Task instructions: What needs transcribing is the line with "Babyhug 100% Cotton" and every line after it to the end of the records, exactly and alone, with no pictures.

Records to process:
^^^^^^^^

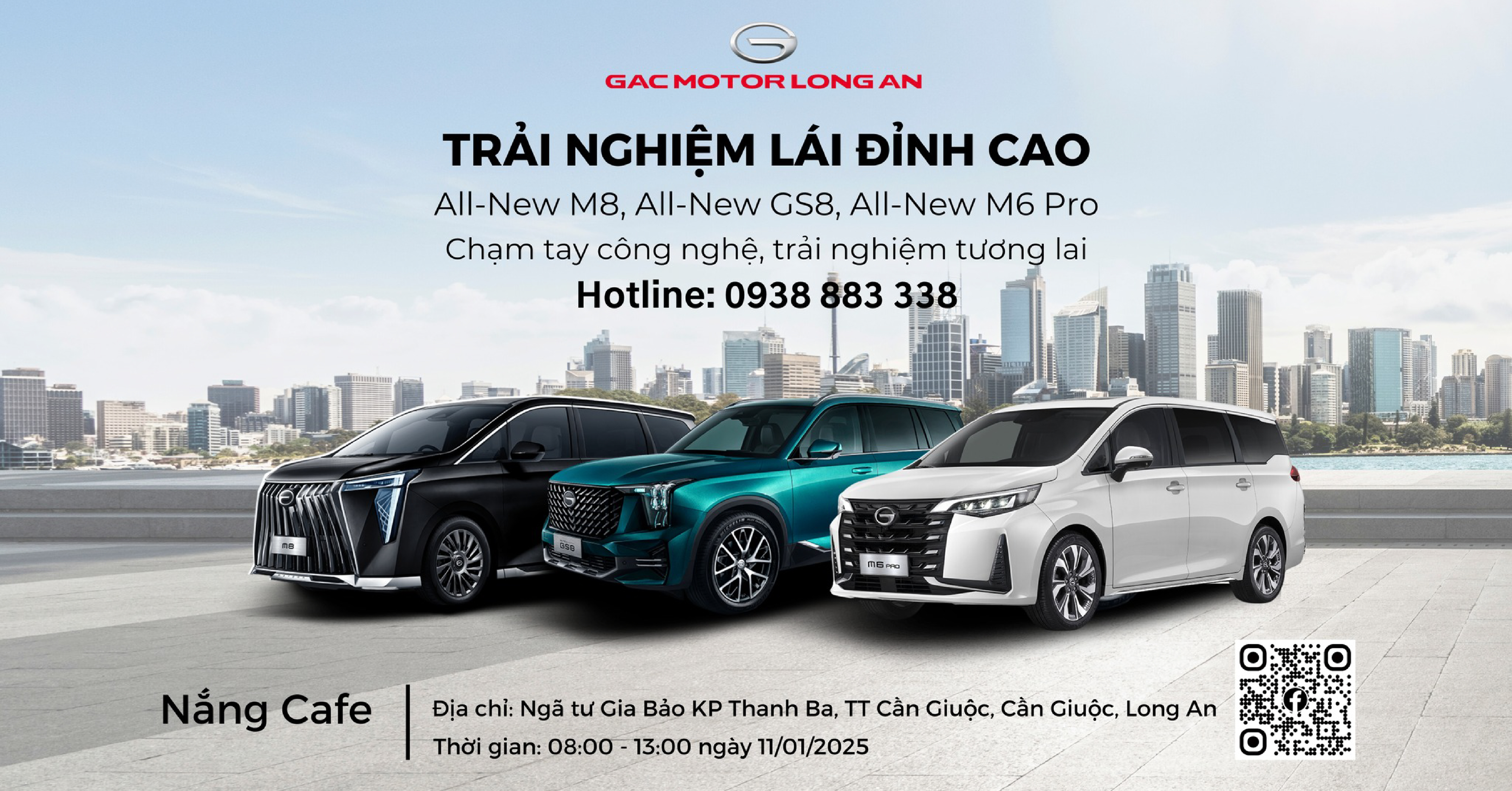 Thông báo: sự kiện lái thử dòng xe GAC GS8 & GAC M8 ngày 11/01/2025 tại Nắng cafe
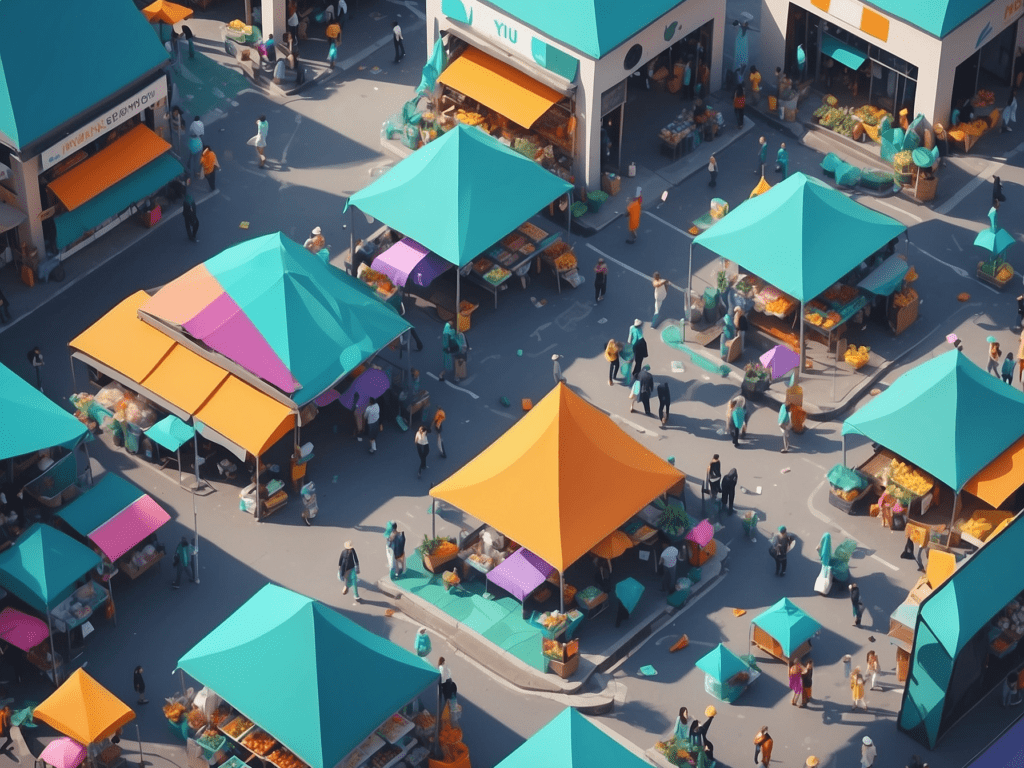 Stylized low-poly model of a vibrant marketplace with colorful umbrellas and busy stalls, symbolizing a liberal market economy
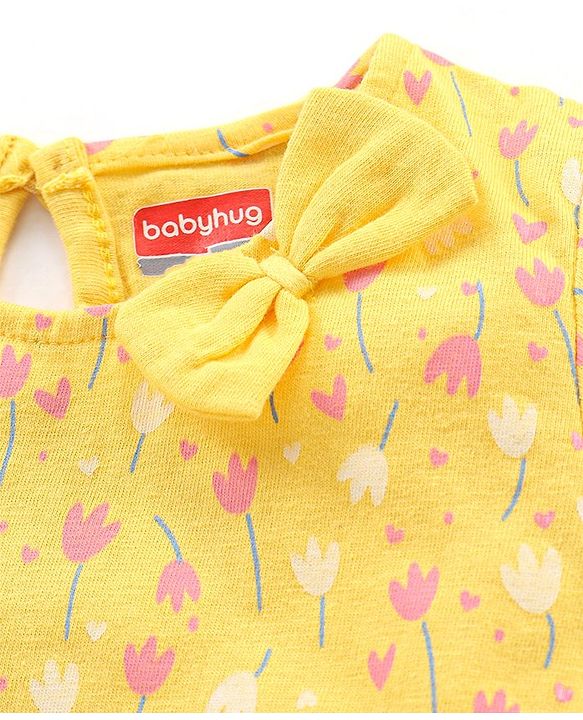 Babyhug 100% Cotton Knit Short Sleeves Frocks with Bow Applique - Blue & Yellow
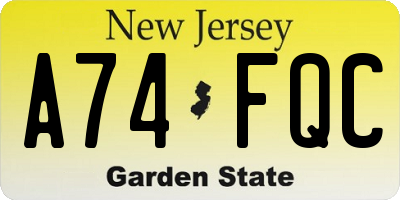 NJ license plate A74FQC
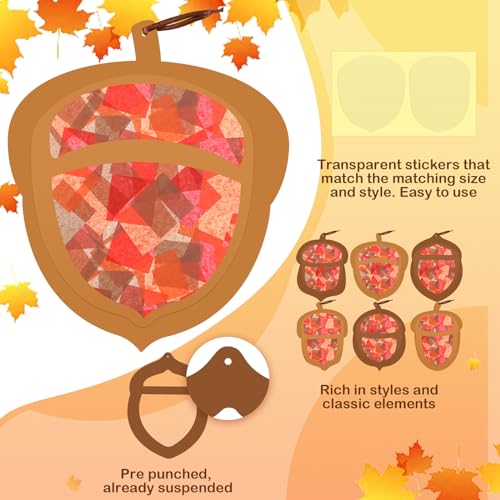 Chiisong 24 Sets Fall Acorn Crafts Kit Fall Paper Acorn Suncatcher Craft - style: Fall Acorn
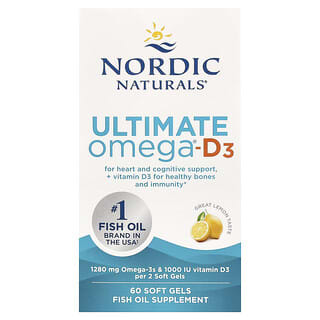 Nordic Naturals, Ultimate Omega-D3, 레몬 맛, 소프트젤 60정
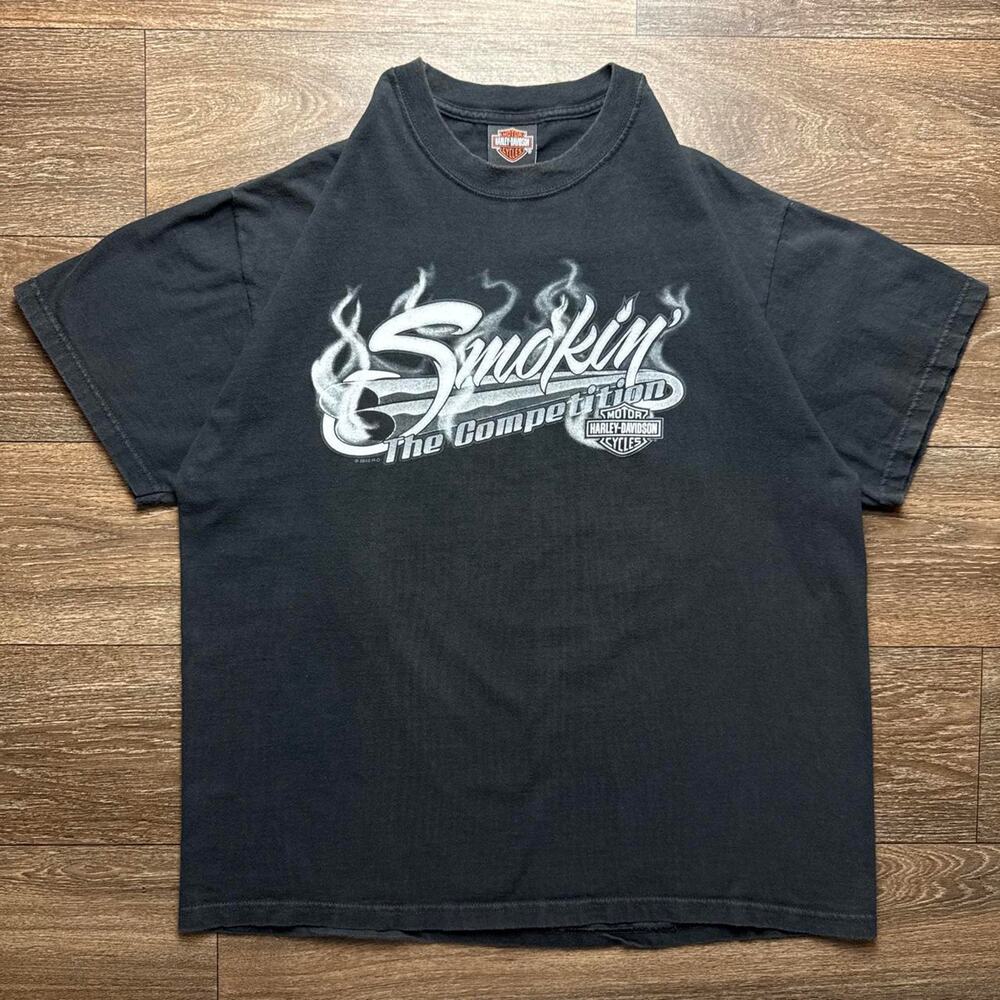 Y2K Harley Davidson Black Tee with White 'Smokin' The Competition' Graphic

^^^^^^^^

Exercise result:
 Babyhug 100% Cotton Knit Short Sleeves Frocks with Bow Applique - Blue & Yellow
 NJ license plate A74FQC
 Chiisong 24 Sets Fall Acorn Crafts Kit Fall Paper Acorn Suncatcher Craft - style: Fall Acorn
 Nordic Naturals, Ultimate Omega-D3, 레몬 맛, 소프트젤 60정
 Y2K Harley Davidson Black Tee with White 'Smokin' The Competition' Graphic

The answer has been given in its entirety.